--- Records ---
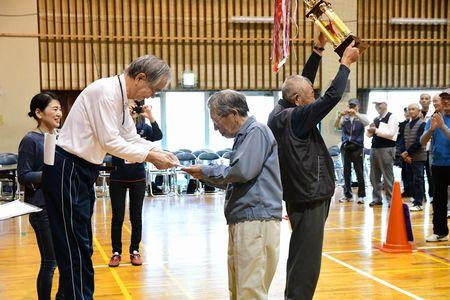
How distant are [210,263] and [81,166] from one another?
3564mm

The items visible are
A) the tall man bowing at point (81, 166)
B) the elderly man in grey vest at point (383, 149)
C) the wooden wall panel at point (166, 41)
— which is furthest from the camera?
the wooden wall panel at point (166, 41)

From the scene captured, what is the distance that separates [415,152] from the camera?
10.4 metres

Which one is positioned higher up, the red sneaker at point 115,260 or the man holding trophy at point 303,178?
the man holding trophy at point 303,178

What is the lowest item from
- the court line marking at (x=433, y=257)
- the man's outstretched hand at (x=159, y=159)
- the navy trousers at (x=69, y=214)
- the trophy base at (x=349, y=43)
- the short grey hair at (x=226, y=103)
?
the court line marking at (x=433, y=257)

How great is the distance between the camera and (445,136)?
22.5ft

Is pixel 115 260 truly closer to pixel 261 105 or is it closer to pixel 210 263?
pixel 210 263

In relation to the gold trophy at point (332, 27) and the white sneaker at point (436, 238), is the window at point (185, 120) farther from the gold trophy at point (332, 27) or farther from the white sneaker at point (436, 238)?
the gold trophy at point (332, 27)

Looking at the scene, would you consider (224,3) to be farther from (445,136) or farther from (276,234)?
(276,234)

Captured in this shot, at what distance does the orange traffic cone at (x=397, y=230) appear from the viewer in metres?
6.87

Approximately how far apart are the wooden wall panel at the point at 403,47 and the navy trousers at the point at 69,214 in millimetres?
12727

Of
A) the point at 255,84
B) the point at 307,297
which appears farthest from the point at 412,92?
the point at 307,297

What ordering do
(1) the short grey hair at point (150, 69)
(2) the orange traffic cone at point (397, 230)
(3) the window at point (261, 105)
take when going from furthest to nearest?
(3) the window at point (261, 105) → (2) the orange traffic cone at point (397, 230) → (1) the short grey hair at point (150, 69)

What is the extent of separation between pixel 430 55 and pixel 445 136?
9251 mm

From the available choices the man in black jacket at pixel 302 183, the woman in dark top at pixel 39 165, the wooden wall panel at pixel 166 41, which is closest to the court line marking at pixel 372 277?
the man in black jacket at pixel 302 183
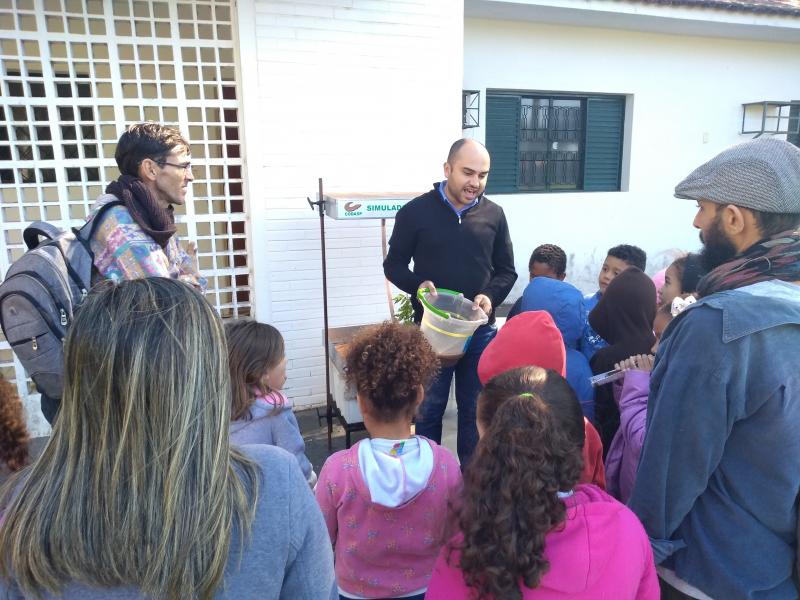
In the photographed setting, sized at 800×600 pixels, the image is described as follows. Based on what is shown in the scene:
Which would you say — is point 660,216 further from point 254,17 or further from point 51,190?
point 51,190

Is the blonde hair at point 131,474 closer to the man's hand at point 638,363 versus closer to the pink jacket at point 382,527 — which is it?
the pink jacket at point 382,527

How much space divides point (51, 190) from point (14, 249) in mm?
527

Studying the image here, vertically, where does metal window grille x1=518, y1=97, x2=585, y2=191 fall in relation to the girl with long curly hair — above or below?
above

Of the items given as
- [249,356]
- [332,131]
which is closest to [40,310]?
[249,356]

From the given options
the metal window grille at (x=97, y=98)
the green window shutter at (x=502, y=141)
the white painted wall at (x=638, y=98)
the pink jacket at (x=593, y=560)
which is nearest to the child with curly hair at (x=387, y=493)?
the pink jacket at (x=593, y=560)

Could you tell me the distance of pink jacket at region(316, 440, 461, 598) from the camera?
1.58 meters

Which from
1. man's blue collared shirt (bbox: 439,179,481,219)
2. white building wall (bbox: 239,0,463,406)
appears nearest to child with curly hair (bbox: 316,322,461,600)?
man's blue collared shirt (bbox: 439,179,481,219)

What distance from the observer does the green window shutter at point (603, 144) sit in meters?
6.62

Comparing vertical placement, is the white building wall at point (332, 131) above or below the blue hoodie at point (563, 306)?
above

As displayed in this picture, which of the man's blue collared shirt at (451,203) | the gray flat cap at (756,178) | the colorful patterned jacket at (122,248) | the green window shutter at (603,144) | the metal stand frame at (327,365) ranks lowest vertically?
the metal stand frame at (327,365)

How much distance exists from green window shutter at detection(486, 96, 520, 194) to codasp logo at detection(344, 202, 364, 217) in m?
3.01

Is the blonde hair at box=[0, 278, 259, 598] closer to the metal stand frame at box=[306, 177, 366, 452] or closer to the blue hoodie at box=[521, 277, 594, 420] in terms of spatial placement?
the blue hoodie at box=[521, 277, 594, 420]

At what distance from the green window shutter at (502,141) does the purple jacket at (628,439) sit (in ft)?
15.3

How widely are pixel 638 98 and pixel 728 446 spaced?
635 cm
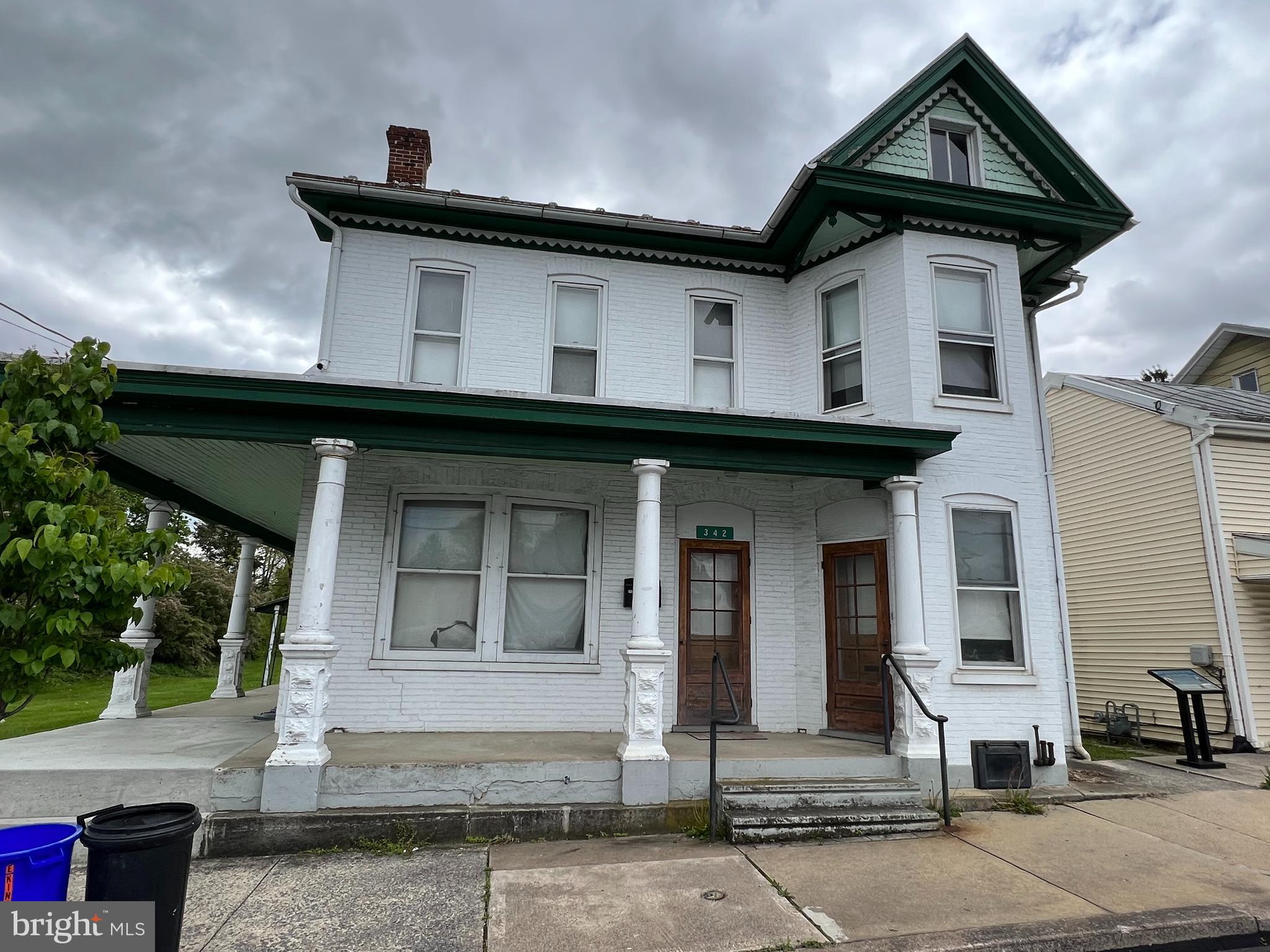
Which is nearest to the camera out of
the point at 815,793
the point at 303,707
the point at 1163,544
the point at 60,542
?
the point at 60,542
---
Set down exactly, from the line that contains "How much distance" through the last line of the data, each line as it stands, and leave the pictures out.

How much distance exists from green window shutter at detection(486, 96, 520, 194) to codasp logo at detection(344, 202, 364, 217) in m?
3.01

Is the blonde hair at box=[0, 278, 259, 598] closer to the metal stand frame at box=[306, 177, 366, 452] or closer to the blue hoodie at box=[521, 277, 594, 420] in terms of spatial placement?
the blue hoodie at box=[521, 277, 594, 420]

At what distance from the green window shutter at (502,141) does the purple jacket at (628,439) sit (in ft)?
15.3

How widely are pixel 638 98 and pixel 728 446 spaced?
635 cm
Which is nearest to the camera out of
the point at 815,793
the point at 303,707
the point at 1163,544
the point at 60,542
?
the point at 60,542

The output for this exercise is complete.